Well, they certainly didn't rush things, did they. Then again, it was never part of the Kreidler plan to launch straight into the follow up to Weekend, their well received debut album which won them friends right across the map. Last year's live shows and the 12inch Fechterin were proof of their adventurism. And so to the new album, moving into a world which demands new forms of expression for the Kreidler musical vocabulary. sales-sheet
The title itself reflects a certain dualism: The park recalls the atmosphere of Weekend whilst Appearance represents The Unexpected, The New, a confrontation with the not yet known, symbolised by the vague shadow found on the record cover. Through the music runs a thread of foreboding, rhythms chop and change, melodies come and go within or without the safe house of a song. From thread to threat. Barely identifiable, this latent sense of shift surfaces in almost innocent details: the chirping of crickets, hiss and crackles, a short bassline such as that in Necessity Now which fades out with the track before it can take hold...this is Kreidler in their element, better than ever. The illusion of chance gives way, on repeated listening, to the realization that everything is in its rightful place. Take the drum sounds on Good Morning City for example, or the way that Tuesday builds like a soundtrack in miniature.
If Appearance and the Park describes an unexpected meeting, then the music is no less a union of abstract and concrete, new-found points and processes of connection. Little wonder that Coldness spills out of instrumentals into a vocal song, logical listening progression in the direction of a hit. Music in its complexity as a game of distance and proximity, distancing and closeness. Crossing borders on all sides. A world coloured by stunning exactness of expression.

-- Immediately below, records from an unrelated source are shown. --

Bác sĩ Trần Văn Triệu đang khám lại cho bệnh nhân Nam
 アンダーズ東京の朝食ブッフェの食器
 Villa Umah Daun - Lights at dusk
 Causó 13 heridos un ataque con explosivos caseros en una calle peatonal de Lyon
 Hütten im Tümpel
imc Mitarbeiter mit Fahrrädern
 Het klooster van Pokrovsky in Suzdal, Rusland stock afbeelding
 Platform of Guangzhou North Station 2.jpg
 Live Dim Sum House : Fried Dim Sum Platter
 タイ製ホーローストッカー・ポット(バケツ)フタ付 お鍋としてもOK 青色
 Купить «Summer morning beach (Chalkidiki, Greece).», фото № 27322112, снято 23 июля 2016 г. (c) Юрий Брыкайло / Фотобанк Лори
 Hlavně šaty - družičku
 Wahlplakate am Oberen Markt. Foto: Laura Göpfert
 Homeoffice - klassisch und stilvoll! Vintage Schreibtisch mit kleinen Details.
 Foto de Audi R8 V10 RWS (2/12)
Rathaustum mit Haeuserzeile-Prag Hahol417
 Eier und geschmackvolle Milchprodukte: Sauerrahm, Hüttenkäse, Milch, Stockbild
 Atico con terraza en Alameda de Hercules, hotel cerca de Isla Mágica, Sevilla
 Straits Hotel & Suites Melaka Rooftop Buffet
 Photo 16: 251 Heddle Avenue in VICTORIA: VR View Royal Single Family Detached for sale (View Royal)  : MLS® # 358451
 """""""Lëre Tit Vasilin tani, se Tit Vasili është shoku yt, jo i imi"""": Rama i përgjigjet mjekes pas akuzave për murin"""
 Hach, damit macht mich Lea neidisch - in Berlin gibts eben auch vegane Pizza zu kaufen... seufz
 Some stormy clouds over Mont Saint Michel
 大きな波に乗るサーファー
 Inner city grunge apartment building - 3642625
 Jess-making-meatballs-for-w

Meanwhile, something else is happening in this record beyond its sense of foreboding, another way of handling this confrontation. A strange kind of solace or consolation lies in the references to Banana Yoshimotos poetry and how it deals with the incalculable, or the way insects serve to protect in Dario Argento's Phenomena. Detlef Weinrich calls it a way of accepting things. A framework - essentially Japanese, perhaps, for coming to terms with, and getting on with life. Not passive, but a hyperclear mode of perception, both disarmed and disarming. Ways of seeing which find their musical parallel in Au Pair and Coldness, distant and yet provocative melodies you can listen to time and again. Expectations surpassed. If what its all about these days is exactly that, figuring what its all about in the light of increasing matter-of-factness, creating something personal, individual, something different in a sea of indifference and likeness, then Kreidler have done more than succeed with this, their second album.